Rachelle Dumoulin admits her second layoff in 12 years from a northern B.C. sawmill has soured her on the boom-and-bust industry.
The 39-year-old lost her job in the remote community of Mackenzie, about 180 kilometres north of Prince George, B.C., when three local sawmills were closed in 2007-08 due to a slowdown in the U.S. housing market.
She used the down time to go back to university in Ontario, but returned to Mackenzie with her husband in 2010 when the mills reopened and got a job as a labourer.
They bought a house and had two children, now seven and two years old, and she started a part-time photography business.
In July, owner Canfor Corp. announced the mill where she worked as a weigh-scale operator would close again. Because it’s an “indefinite curtailment,” Dumoulin said, there was no severance paid.
Meanwhile, her husband, a contract log truck driver, lost his job delivering to the nearby Conifex Timber Inc. sawmill during a five-week curtailment blamed on high log costs and difficult market conditions.
The good news is the Conifex shutdown ended, she said.
“There’s that saying, ‘You do me wrong once, shame on you; do me wrong twice, shame on me,'” Dumoulin said in an interview.
“I’m not letting that happen a third time. I need to get out of this industry.”
This year’s series of mill closures and production curtailments in British Columbia have affected more than 5,900 workers at 25 mills in 22 communities, according to provincial estimates.
WATCH: (Sept. 4) Critics questions closure of Maple Ridge sawmill
Observers say the frustrating part is that little can be done to fix the problem.
Destruction caused by wildfires and a severe mountain pine beetle infestation — both linked to global warming — have created acute shortages of wood fibre in B.C. that will take decades to replace.
Meanwhile, a slowdown in U.S. housing markets means prices are depressed but the province says stumpage fees for Crown timber — adjusted quarterly — can’t be reduced arbitrarily for fear of weakening Canada’s legal fight against softwood lumber duties imposed by the U.S.
Marty Gibbons, president of the United Steelworkers union local in Kamloops, B.C., estimates more than 400 of his members have lost jobs thanks to the closures of sawmills in Clearwater and Clinton, B.C.
But the longtime forestry worker says there’s no comparison with previous industry slowdowns in 2008 and 2015.
“This isn’t a slowdown, this is a capacity reduction,” he said. “These are not temporary layoffs, this is a correction in the industry … we just don’t have enough timber to supply the mills.”
Analysts expect the industry will see a lot more bad news before there’s much good news.
WATCH: (Aug. 12) Pattison offer shakes-up struggling forestry sector
Researchers at FEA Canada estimate there will be 53 to 55 sawmills left in the B.C. interior by 2028, down from about 95 mills in 2007, in a report based mainly on provincial timber supply estimates.
“It takes 80 years to grow a tree.

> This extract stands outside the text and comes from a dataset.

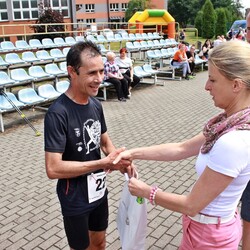 Bieg Wiewiórki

So, looking out 50-60 years, it looks pretty good,” said Russ Taylor, managing director of FEA Canada.
“But in the interim it’s going to stay relatively flat, for the next two or three, maybe four decades.”
The lack of wood fibre is expected to spill over into closures in the oriented strandboard panel sector, where two mills were closed this year, and will eventually hit the pulp and paper industry as well, said Kevin Mason, managing director of ERA Forest Products Research.
Closures through the end of the year are expected to cumulatively remove about two billion board feet per year of capacity, from recent annual output of between 10 billion and 11 billion board feet, he said.
“These are difficult transitions and not a day goes by that I am not thinking about the workers and communities who are being affected by these closures and curtailments,” said B.C. Forests Minister Doug Donaldson in an emailed statement.
He said he is working to ensure support systems are in place for forestry workers, including job fairs, skills training and career counselling, support for families and economic diversification strategies.
He offered a similar message in Mackenzie in mid-August, speaking at a rally organized by a new organization founded by three local women called Mackenzie Matters.
Kim Guthrie, a 57-year-old notary public who chairs the group, said she fears for the future of the community she and her husband moved to about 30 years ago.
“We don’t want to leave. We want to stay here,” she said.
“This is our home and where our friends are. We know everybody. It’s a really tight, close-knit community.”